▶ **SUPPLIED DATA**:
_____

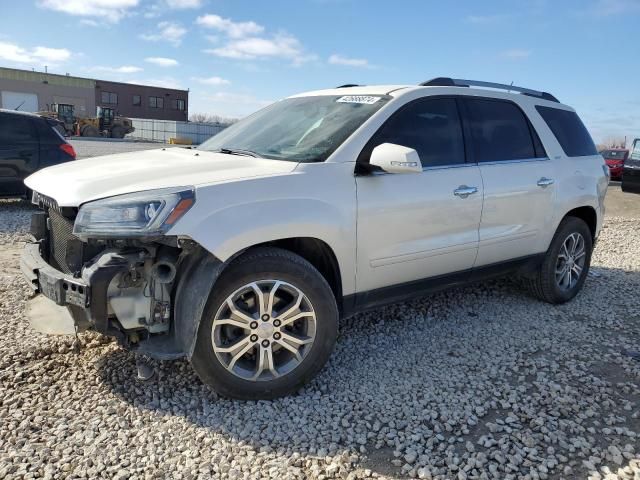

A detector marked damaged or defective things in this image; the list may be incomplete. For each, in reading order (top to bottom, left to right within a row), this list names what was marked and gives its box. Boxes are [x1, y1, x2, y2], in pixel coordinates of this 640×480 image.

damaged front end [21, 188, 220, 360]
damaged front headlight area [72, 188, 192, 240]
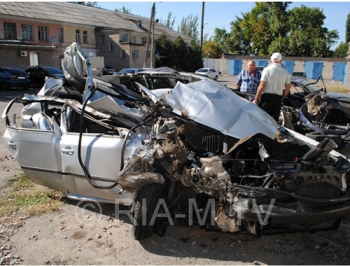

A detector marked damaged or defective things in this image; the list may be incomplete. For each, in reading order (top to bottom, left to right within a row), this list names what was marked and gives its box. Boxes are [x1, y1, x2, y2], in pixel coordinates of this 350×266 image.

severely mangled car [2, 43, 350, 241]
crumpled hood [162, 79, 278, 140]
severely mangled car [282, 76, 350, 156]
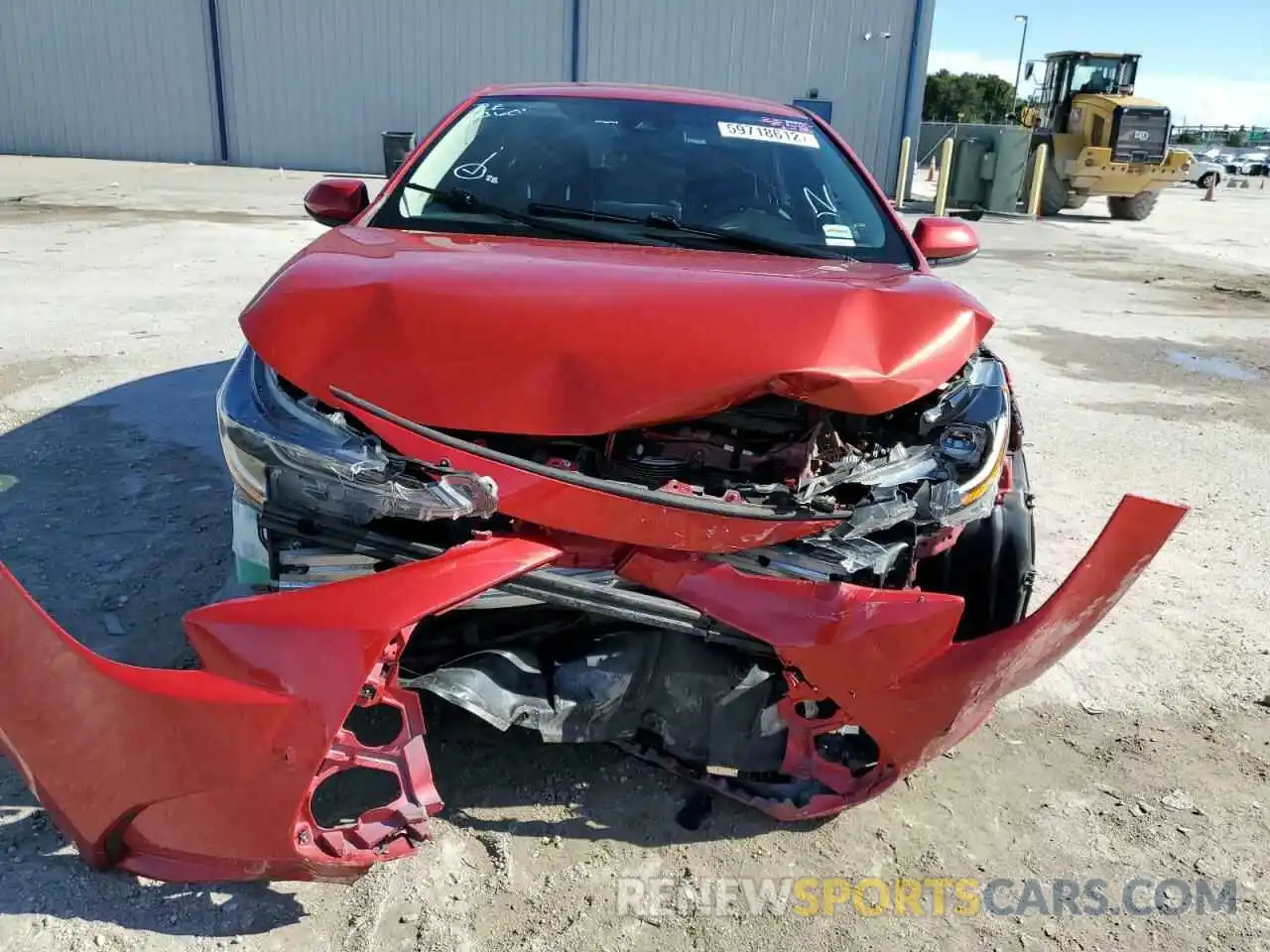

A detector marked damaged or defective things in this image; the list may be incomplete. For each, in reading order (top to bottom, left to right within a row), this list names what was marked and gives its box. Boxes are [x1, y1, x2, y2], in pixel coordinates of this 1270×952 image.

damaged headlight housing [215, 345, 497, 523]
crumpled hood [239, 229, 990, 438]
detached bumper piece [0, 540, 561, 883]
detached bumper piece [0, 500, 1183, 889]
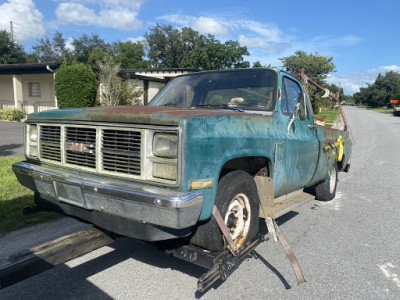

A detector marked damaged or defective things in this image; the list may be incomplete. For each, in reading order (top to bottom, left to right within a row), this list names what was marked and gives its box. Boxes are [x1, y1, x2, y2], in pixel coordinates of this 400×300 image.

damaged body panel [14, 69, 354, 247]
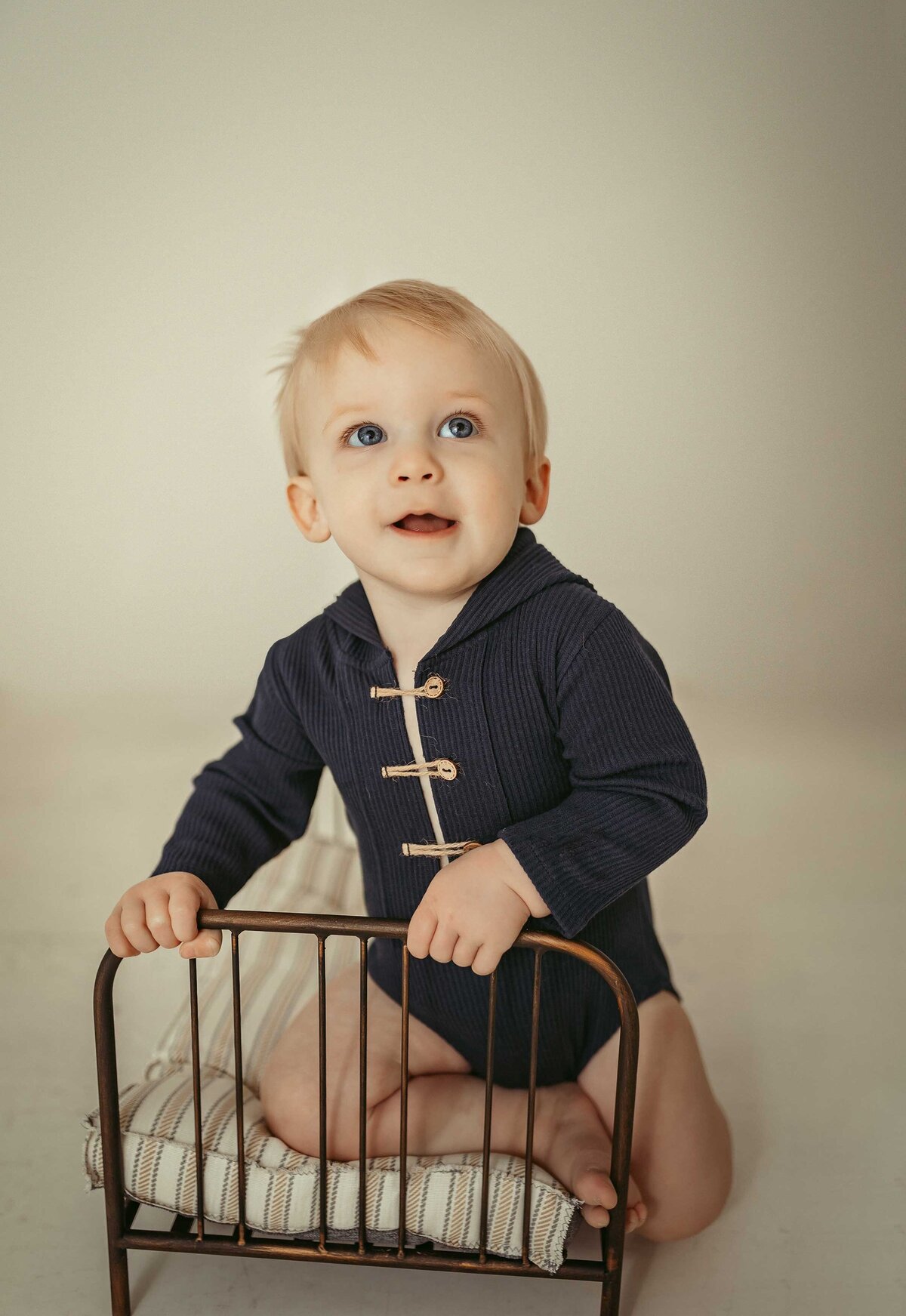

_____

▶ **TRY IT**: The required output consists only of the lines from the one containing "this 1270×952 image." to the last line of the material, reproduced exactly, pictures excluded.

▶ **EXERCISE OUTPUT**:
A detector marked damaged or defective things in this image; the list may be incomplete. For each, in reading order (top to bottom, left to right within a row), this list names what was marked and gives its box. Boxes are [x1, y1, x2, y2], in pixel coordinates of this 1270×952 image.

damaged headlight housing [215, 345, 497, 523]
crumpled hood [239, 229, 990, 438]
detached bumper piece [0, 540, 561, 883]
detached bumper piece [0, 500, 1183, 889]

A detector marked damaged or defective things in this image; the list may be incomplete. For each, in reading order (top to bottom, left to right within a row), this list names what was marked and gives its box. Boxes are [x1, y1, x2, y2], in pixel coordinates of this 400×300 image.

damaged body panel [14, 69, 354, 247]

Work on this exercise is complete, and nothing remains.